As an example, Nilakantan points to research he is doing with Gillespie and Mike Keefe, associate professor of mechanical engineering, on the impact behavior of flexible textile composites. These materials are used in a variety of applications, including personal protective equipment such as bullet-proof vests and body armor.
"Common practice to qualify new materials requires testing of some 30 layers of fabric sandwiched together to see how the structure reacts to impact," Nilakantan explains. "But at the same time, we need to understand what's going on at smaller scales — with yarns, filaments, sub-filaments and even nanoparticles — so that we can improve the properties of the fabric, as all of those elements interact with each other.
"You can't look at anything in isolation," he adds, "because the entire structure needs to function in a certain way. A choice that optimizes strength, for example, might compromise the ability to embed sensors or communication devices."

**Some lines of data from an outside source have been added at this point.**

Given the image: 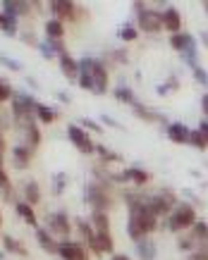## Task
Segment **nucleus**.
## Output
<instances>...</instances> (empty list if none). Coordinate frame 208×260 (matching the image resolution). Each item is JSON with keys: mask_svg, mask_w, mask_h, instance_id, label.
<instances>
[{"mask_svg": "<svg viewBox=\"0 0 208 260\" xmlns=\"http://www.w3.org/2000/svg\"><path fill=\"white\" fill-rule=\"evenodd\" d=\"M12 119H15L19 132L36 124V101L29 98V95L15 93V98H12Z\"/></svg>", "mask_w": 208, "mask_h": 260, "instance_id": "f257e3e1", "label": "nucleus"}, {"mask_svg": "<svg viewBox=\"0 0 208 260\" xmlns=\"http://www.w3.org/2000/svg\"><path fill=\"white\" fill-rule=\"evenodd\" d=\"M196 210H194V205L189 203H177L175 210L168 215V222H165V227L172 232V234H180V232H189V229L196 224Z\"/></svg>", "mask_w": 208, "mask_h": 260, "instance_id": "f03ea898", "label": "nucleus"}, {"mask_svg": "<svg viewBox=\"0 0 208 260\" xmlns=\"http://www.w3.org/2000/svg\"><path fill=\"white\" fill-rule=\"evenodd\" d=\"M79 67H81V74H86L88 79L94 81V93L96 95L108 93V70H105V64L101 60L84 57V60H79Z\"/></svg>", "mask_w": 208, "mask_h": 260, "instance_id": "7ed1b4c3", "label": "nucleus"}, {"mask_svg": "<svg viewBox=\"0 0 208 260\" xmlns=\"http://www.w3.org/2000/svg\"><path fill=\"white\" fill-rule=\"evenodd\" d=\"M86 201L91 205V210L94 213H108L112 205V196H110V189H108V184L105 181H88L86 186Z\"/></svg>", "mask_w": 208, "mask_h": 260, "instance_id": "20e7f679", "label": "nucleus"}, {"mask_svg": "<svg viewBox=\"0 0 208 260\" xmlns=\"http://www.w3.org/2000/svg\"><path fill=\"white\" fill-rule=\"evenodd\" d=\"M175 205H177V196L168 189H163L160 193H156V196H148V201H146V208H148L156 217H168V215L175 210Z\"/></svg>", "mask_w": 208, "mask_h": 260, "instance_id": "39448f33", "label": "nucleus"}, {"mask_svg": "<svg viewBox=\"0 0 208 260\" xmlns=\"http://www.w3.org/2000/svg\"><path fill=\"white\" fill-rule=\"evenodd\" d=\"M67 136H70V141L74 143V148L84 153V155H94L96 153V143L91 141V136L84 132V126L79 124H70L67 126Z\"/></svg>", "mask_w": 208, "mask_h": 260, "instance_id": "423d86ee", "label": "nucleus"}, {"mask_svg": "<svg viewBox=\"0 0 208 260\" xmlns=\"http://www.w3.org/2000/svg\"><path fill=\"white\" fill-rule=\"evenodd\" d=\"M136 29H141V31H146V34L163 31V12L146 8L141 15H136Z\"/></svg>", "mask_w": 208, "mask_h": 260, "instance_id": "0eeeda50", "label": "nucleus"}, {"mask_svg": "<svg viewBox=\"0 0 208 260\" xmlns=\"http://www.w3.org/2000/svg\"><path fill=\"white\" fill-rule=\"evenodd\" d=\"M50 12H53V19H60V22H77V15H79V5H74V3H70V0H53V3H48Z\"/></svg>", "mask_w": 208, "mask_h": 260, "instance_id": "6e6552de", "label": "nucleus"}, {"mask_svg": "<svg viewBox=\"0 0 208 260\" xmlns=\"http://www.w3.org/2000/svg\"><path fill=\"white\" fill-rule=\"evenodd\" d=\"M48 232L57 239V241H60V239L67 241L70 234H72V220H70L65 213H53L48 220Z\"/></svg>", "mask_w": 208, "mask_h": 260, "instance_id": "1a4fd4ad", "label": "nucleus"}, {"mask_svg": "<svg viewBox=\"0 0 208 260\" xmlns=\"http://www.w3.org/2000/svg\"><path fill=\"white\" fill-rule=\"evenodd\" d=\"M57 255L63 260H88L86 248H84V244H79V241H60Z\"/></svg>", "mask_w": 208, "mask_h": 260, "instance_id": "9d476101", "label": "nucleus"}, {"mask_svg": "<svg viewBox=\"0 0 208 260\" xmlns=\"http://www.w3.org/2000/svg\"><path fill=\"white\" fill-rule=\"evenodd\" d=\"M163 31H170V36H175V34H182V15H180V10L168 5L165 12H163Z\"/></svg>", "mask_w": 208, "mask_h": 260, "instance_id": "9b49d317", "label": "nucleus"}, {"mask_svg": "<svg viewBox=\"0 0 208 260\" xmlns=\"http://www.w3.org/2000/svg\"><path fill=\"white\" fill-rule=\"evenodd\" d=\"M34 8H39V3H24V0H5L3 3V12L12 17H24Z\"/></svg>", "mask_w": 208, "mask_h": 260, "instance_id": "f8f14e48", "label": "nucleus"}, {"mask_svg": "<svg viewBox=\"0 0 208 260\" xmlns=\"http://www.w3.org/2000/svg\"><path fill=\"white\" fill-rule=\"evenodd\" d=\"M60 72L65 74L67 81H79V74H81V67H79V60H74L70 53L60 57Z\"/></svg>", "mask_w": 208, "mask_h": 260, "instance_id": "ddd939ff", "label": "nucleus"}, {"mask_svg": "<svg viewBox=\"0 0 208 260\" xmlns=\"http://www.w3.org/2000/svg\"><path fill=\"white\" fill-rule=\"evenodd\" d=\"M36 241H39L41 248L46 253H50V255H55L57 248H60V241L50 234L48 229H43V227H36Z\"/></svg>", "mask_w": 208, "mask_h": 260, "instance_id": "4468645a", "label": "nucleus"}, {"mask_svg": "<svg viewBox=\"0 0 208 260\" xmlns=\"http://www.w3.org/2000/svg\"><path fill=\"white\" fill-rule=\"evenodd\" d=\"M170 48L172 50H177V53H187V50H192V48H196V39H194L192 34H175V36H170Z\"/></svg>", "mask_w": 208, "mask_h": 260, "instance_id": "2eb2a0df", "label": "nucleus"}, {"mask_svg": "<svg viewBox=\"0 0 208 260\" xmlns=\"http://www.w3.org/2000/svg\"><path fill=\"white\" fill-rule=\"evenodd\" d=\"M122 179H125V184H136V186H144V184H148V181H151V174L146 172V170H141V167H127V170L122 172Z\"/></svg>", "mask_w": 208, "mask_h": 260, "instance_id": "dca6fc26", "label": "nucleus"}, {"mask_svg": "<svg viewBox=\"0 0 208 260\" xmlns=\"http://www.w3.org/2000/svg\"><path fill=\"white\" fill-rule=\"evenodd\" d=\"M168 139L172 143H189V126L182 122H170L168 124Z\"/></svg>", "mask_w": 208, "mask_h": 260, "instance_id": "f3484780", "label": "nucleus"}, {"mask_svg": "<svg viewBox=\"0 0 208 260\" xmlns=\"http://www.w3.org/2000/svg\"><path fill=\"white\" fill-rule=\"evenodd\" d=\"M32 155H34V150H29L26 146H22V143H19V146L12 150V160H15L12 165H15L17 170H26V167H29V162H32Z\"/></svg>", "mask_w": 208, "mask_h": 260, "instance_id": "a211bd4d", "label": "nucleus"}, {"mask_svg": "<svg viewBox=\"0 0 208 260\" xmlns=\"http://www.w3.org/2000/svg\"><path fill=\"white\" fill-rule=\"evenodd\" d=\"M22 146H26L29 150H36L41 146V129L36 124L26 126L24 132H22Z\"/></svg>", "mask_w": 208, "mask_h": 260, "instance_id": "6ab92c4d", "label": "nucleus"}, {"mask_svg": "<svg viewBox=\"0 0 208 260\" xmlns=\"http://www.w3.org/2000/svg\"><path fill=\"white\" fill-rule=\"evenodd\" d=\"M91 227L96 234H110V217L108 213H91Z\"/></svg>", "mask_w": 208, "mask_h": 260, "instance_id": "aec40b11", "label": "nucleus"}, {"mask_svg": "<svg viewBox=\"0 0 208 260\" xmlns=\"http://www.w3.org/2000/svg\"><path fill=\"white\" fill-rule=\"evenodd\" d=\"M15 210H17V215L22 217V220L29 224V227H39V220H36V213H34V208L29 203H24V201H19V203L15 205Z\"/></svg>", "mask_w": 208, "mask_h": 260, "instance_id": "412c9836", "label": "nucleus"}, {"mask_svg": "<svg viewBox=\"0 0 208 260\" xmlns=\"http://www.w3.org/2000/svg\"><path fill=\"white\" fill-rule=\"evenodd\" d=\"M24 203H29L32 208L41 203V189H39V184H36L34 179H29L24 184Z\"/></svg>", "mask_w": 208, "mask_h": 260, "instance_id": "4be33fe9", "label": "nucleus"}, {"mask_svg": "<svg viewBox=\"0 0 208 260\" xmlns=\"http://www.w3.org/2000/svg\"><path fill=\"white\" fill-rule=\"evenodd\" d=\"M136 255L141 260H153L156 258V244H153L151 239H141L136 244Z\"/></svg>", "mask_w": 208, "mask_h": 260, "instance_id": "5701e85b", "label": "nucleus"}, {"mask_svg": "<svg viewBox=\"0 0 208 260\" xmlns=\"http://www.w3.org/2000/svg\"><path fill=\"white\" fill-rule=\"evenodd\" d=\"M0 241H3V246H5V251H8V253H15V255H17V253H19V255H26V246L22 244V241H17L15 237L5 234Z\"/></svg>", "mask_w": 208, "mask_h": 260, "instance_id": "b1692460", "label": "nucleus"}, {"mask_svg": "<svg viewBox=\"0 0 208 260\" xmlns=\"http://www.w3.org/2000/svg\"><path fill=\"white\" fill-rule=\"evenodd\" d=\"M189 146L199 150H206L208 148V132H201V129H192L189 132Z\"/></svg>", "mask_w": 208, "mask_h": 260, "instance_id": "393cba45", "label": "nucleus"}, {"mask_svg": "<svg viewBox=\"0 0 208 260\" xmlns=\"http://www.w3.org/2000/svg\"><path fill=\"white\" fill-rule=\"evenodd\" d=\"M57 112L50 110L48 105H43V103H36V119H39L41 124H50V122H55Z\"/></svg>", "mask_w": 208, "mask_h": 260, "instance_id": "a878e982", "label": "nucleus"}, {"mask_svg": "<svg viewBox=\"0 0 208 260\" xmlns=\"http://www.w3.org/2000/svg\"><path fill=\"white\" fill-rule=\"evenodd\" d=\"M0 196L10 201L12 198V181H10L8 172H5V167H3V158H0Z\"/></svg>", "mask_w": 208, "mask_h": 260, "instance_id": "bb28decb", "label": "nucleus"}, {"mask_svg": "<svg viewBox=\"0 0 208 260\" xmlns=\"http://www.w3.org/2000/svg\"><path fill=\"white\" fill-rule=\"evenodd\" d=\"M96 153L101 155V162H103V165H110V162H120V160H122L120 153H115V150L105 148V146H101V143H96Z\"/></svg>", "mask_w": 208, "mask_h": 260, "instance_id": "cd10ccee", "label": "nucleus"}, {"mask_svg": "<svg viewBox=\"0 0 208 260\" xmlns=\"http://www.w3.org/2000/svg\"><path fill=\"white\" fill-rule=\"evenodd\" d=\"M134 112L141 119H146V122H165V117H163V115H158V112H153V110H148V108H144L141 103H136V105H134Z\"/></svg>", "mask_w": 208, "mask_h": 260, "instance_id": "c85d7f7f", "label": "nucleus"}, {"mask_svg": "<svg viewBox=\"0 0 208 260\" xmlns=\"http://www.w3.org/2000/svg\"><path fill=\"white\" fill-rule=\"evenodd\" d=\"M46 34H48V39H63L65 24L60 22V19H48V22H46Z\"/></svg>", "mask_w": 208, "mask_h": 260, "instance_id": "c756f323", "label": "nucleus"}, {"mask_svg": "<svg viewBox=\"0 0 208 260\" xmlns=\"http://www.w3.org/2000/svg\"><path fill=\"white\" fill-rule=\"evenodd\" d=\"M112 95H115L117 101H125L127 105H132V108L139 103V98H136V95L132 93V88H127V86H117L115 91H112Z\"/></svg>", "mask_w": 208, "mask_h": 260, "instance_id": "7c9ffc66", "label": "nucleus"}, {"mask_svg": "<svg viewBox=\"0 0 208 260\" xmlns=\"http://www.w3.org/2000/svg\"><path fill=\"white\" fill-rule=\"evenodd\" d=\"M0 29H3L5 34H10V36H15L17 34V17L3 12V24H0Z\"/></svg>", "mask_w": 208, "mask_h": 260, "instance_id": "2f4dec72", "label": "nucleus"}, {"mask_svg": "<svg viewBox=\"0 0 208 260\" xmlns=\"http://www.w3.org/2000/svg\"><path fill=\"white\" fill-rule=\"evenodd\" d=\"M46 46L50 48V53H53V55H57V57L67 55V48H65L63 39H48V41H46Z\"/></svg>", "mask_w": 208, "mask_h": 260, "instance_id": "473e14b6", "label": "nucleus"}, {"mask_svg": "<svg viewBox=\"0 0 208 260\" xmlns=\"http://www.w3.org/2000/svg\"><path fill=\"white\" fill-rule=\"evenodd\" d=\"M136 36H139V29H136V26H132V24H125V26L120 29V39L125 41V43L136 41Z\"/></svg>", "mask_w": 208, "mask_h": 260, "instance_id": "72a5a7b5", "label": "nucleus"}, {"mask_svg": "<svg viewBox=\"0 0 208 260\" xmlns=\"http://www.w3.org/2000/svg\"><path fill=\"white\" fill-rule=\"evenodd\" d=\"M65 186H67V174L57 172L55 177H53V191H55V196H60V193H63Z\"/></svg>", "mask_w": 208, "mask_h": 260, "instance_id": "f704fd0d", "label": "nucleus"}, {"mask_svg": "<svg viewBox=\"0 0 208 260\" xmlns=\"http://www.w3.org/2000/svg\"><path fill=\"white\" fill-rule=\"evenodd\" d=\"M12 98H15V93H12V86H10L8 81L0 79V105H3V103H8V101H12Z\"/></svg>", "mask_w": 208, "mask_h": 260, "instance_id": "c9c22d12", "label": "nucleus"}, {"mask_svg": "<svg viewBox=\"0 0 208 260\" xmlns=\"http://www.w3.org/2000/svg\"><path fill=\"white\" fill-rule=\"evenodd\" d=\"M96 237H98V246H101V251H103V253H112L115 241H112L110 234H96Z\"/></svg>", "mask_w": 208, "mask_h": 260, "instance_id": "e433bc0d", "label": "nucleus"}, {"mask_svg": "<svg viewBox=\"0 0 208 260\" xmlns=\"http://www.w3.org/2000/svg\"><path fill=\"white\" fill-rule=\"evenodd\" d=\"M192 74H194V79L199 81L201 86H208V72L203 70L201 64H199V67H194V70H192Z\"/></svg>", "mask_w": 208, "mask_h": 260, "instance_id": "4c0bfd02", "label": "nucleus"}, {"mask_svg": "<svg viewBox=\"0 0 208 260\" xmlns=\"http://www.w3.org/2000/svg\"><path fill=\"white\" fill-rule=\"evenodd\" d=\"M0 62L5 64L8 70H19V67H22V64L17 62V60H12V57H5V55H0Z\"/></svg>", "mask_w": 208, "mask_h": 260, "instance_id": "58836bf2", "label": "nucleus"}, {"mask_svg": "<svg viewBox=\"0 0 208 260\" xmlns=\"http://www.w3.org/2000/svg\"><path fill=\"white\" fill-rule=\"evenodd\" d=\"M79 86L84 88V91H94V81L88 79L86 74H79Z\"/></svg>", "mask_w": 208, "mask_h": 260, "instance_id": "ea45409f", "label": "nucleus"}, {"mask_svg": "<svg viewBox=\"0 0 208 260\" xmlns=\"http://www.w3.org/2000/svg\"><path fill=\"white\" fill-rule=\"evenodd\" d=\"M79 124H84V126H86V129H94L96 134H101V132H103V129H101V124H96L94 119H86V117H84V119H81V122H79Z\"/></svg>", "mask_w": 208, "mask_h": 260, "instance_id": "a19ab883", "label": "nucleus"}, {"mask_svg": "<svg viewBox=\"0 0 208 260\" xmlns=\"http://www.w3.org/2000/svg\"><path fill=\"white\" fill-rule=\"evenodd\" d=\"M196 251L208 253V234H203V237L199 239V244H196Z\"/></svg>", "mask_w": 208, "mask_h": 260, "instance_id": "79ce46f5", "label": "nucleus"}, {"mask_svg": "<svg viewBox=\"0 0 208 260\" xmlns=\"http://www.w3.org/2000/svg\"><path fill=\"white\" fill-rule=\"evenodd\" d=\"M19 39L24 41V43H29V46H34V48H36V36H34V34L24 31V34H19Z\"/></svg>", "mask_w": 208, "mask_h": 260, "instance_id": "37998d69", "label": "nucleus"}, {"mask_svg": "<svg viewBox=\"0 0 208 260\" xmlns=\"http://www.w3.org/2000/svg\"><path fill=\"white\" fill-rule=\"evenodd\" d=\"M187 260H208V253L194 251V253H189V258H187Z\"/></svg>", "mask_w": 208, "mask_h": 260, "instance_id": "c03bdc74", "label": "nucleus"}, {"mask_svg": "<svg viewBox=\"0 0 208 260\" xmlns=\"http://www.w3.org/2000/svg\"><path fill=\"white\" fill-rule=\"evenodd\" d=\"M201 110H203V115H206V119H208V91L201 95Z\"/></svg>", "mask_w": 208, "mask_h": 260, "instance_id": "a18cd8bd", "label": "nucleus"}, {"mask_svg": "<svg viewBox=\"0 0 208 260\" xmlns=\"http://www.w3.org/2000/svg\"><path fill=\"white\" fill-rule=\"evenodd\" d=\"M39 50H41V53H43V57H48V60H53V57H55V55H53V53H50V48L46 46V43H41V46H39Z\"/></svg>", "mask_w": 208, "mask_h": 260, "instance_id": "49530a36", "label": "nucleus"}, {"mask_svg": "<svg viewBox=\"0 0 208 260\" xmlns=\"http://www.w3.org/2000/svg\"><path fill=\"white\" fill-rule=\"evenodd\" d=\"M101 119H103L105 124H110V126H115V129H122V126H120V124H117V122H115V119H112V117H108V115H103V117H101Z\"/></svg>", "mask_w": 208, "mask_h": 260, "instance_id": "de8ad7c7", "label": "nucleus"}, {"mask_svg": "<svg viewBox=\"0 0 208 260\" xmlns=\"http://www.w3.org/2000/svg\"><path fill=\"white\" fill-rule=\"evenodd\" d=\"M110 260H132V258H129V255H125V253H112Z\"/></svg>", "mask_w": 208, "mask_h": 260, "instance_id": "09e8293b", "label": "nucleus"}, {"mask_svg": "<svg viewBox=\"0 0 208 260\" xmlns=\"http://www.w3.org/2000/svg\"><path fill=\"white\" fill-rule=\"evenodd\" d=\"M5 155V136H3V132H0V158Z\"/></svg>", "mask_w": 208, "mask_h": 260, "instance_id": "8fccbe9b", "label": "nucleus"}, {"mask_svg": "<svg viewBox=\"0 0 208 260\" xmlns=\"http://www.w3.org/2000/svg\"><path fill=\"white\" fill-rule=\"evenodd\" d=\"M201 41H203V46H208V31H206V34H201Z\"/></svg>", "mask_w": 208, "mask_h": 260, "instance_id": "3c124183", "label": "nucleus"}, {"mask_svg": "<svg viewBox=\"0 0 208 260\" xmlns=\"http://www.w3.org/2000/svg\"><path fill=\"white\" fill-rule=\"evenodd\" d=\"M203 10H206V12H208V0H206V3H203Z\"/></svg>", "mask_w": 208, "mask_h": 260, "instance_id": "603ef678", "label": "nucleus"}, {"mask_svg": "<svg viewBox=\"0 0 208 260\" xmlns=\"http://www.w3.org/2000/svg\"><path fill=\"white\" fill-rule=\"evenodd\" d=\"M0 224H3V215H0Z\"/></svg>", "mask_w": 208, "mask_h": 260, "instance_id": "864d4df0", "label": "nucleus"}]
</instances>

Mark Mirotznik, associate professor of electrical and computer engineering, is working with Shridhar Yarlagadda, assistant director of research at CCM, and other center researchers to create the next generation of electromagnetically functionalized composite materials.
"By tailoring the electromagnetic properties of structural composites," Mirotznik says, "it may be possible to integrate antennas, electronics, frequency-selective surfaces, and other electromagnetic components into the structural skin of future commercial and military vehicles and structures." Funded primarily by the U.S. Navy and Army, the team is exploring new design methodologies and fabrication processes for producing structural composites with these unique properties.
While CCM has received strong support from the DoD and its industrial subcontractors, Gillespie emphasizes that the research conducted with this funding has benefits to all.
"Many of the technologies that we take for granted today grew out of war-time needs," he points out. "Military aircraft led the way for commercial aircraft, body armor for soldiers paved the path to protective clothing for prison guards and police officers, and armored vehicle technologies provided the foundation for automotive applications."
As an example of this at CCM, work done under the Advanced Materials Intelligent Processing Center (AMIPC), a program funded by the Office of Naval Research, resulted in significant advances in the understanding of material behavior and flow during liquid composite molding processes.
Led by Gillespie and Suresh Advani, George W. Laird Professor of Mechanical Engineering, the AMIPC resulted in the development of simulations that have helped reduce the cost of traditional trial-and-error molding and manufacturing practices for a broad range of applications, from car hoods to bridge decks — far beyond the Navy's interest in inserting composites into ship applications.
If the future is indeed composites, what does that future hold? Gillespie sees increasing exploitation of the system benefits of these complex materials. "This is where we can do better," he says. "We already know that composites are the best way to reduce weight without miniaturization. Now we just have to keep working on ways to increase the functional work that these lightweight but strong hosts can do."
The integrated structural composite fuel cell developed by Cedric Jacob and John Gangloff may someday help transform the world of renewable energy. For their innovative idea, the UD doctoral students in mechanical engineering won a $10,000 cash prize in the Owens Corning Composite App Challenge, a global competition to find new applications for composite materials. The duo plans to invest the winnings in future projects.
"When we do research here at the center," Gangloff said of UD's Center for Composite Materials, "we're trained to think about how what we're doing will impact government and industry, as well as how their needs and problems can provide direction for our work. The Composite App Challenge embodied that way of thinking, so it was the perfect outlet for our creativity."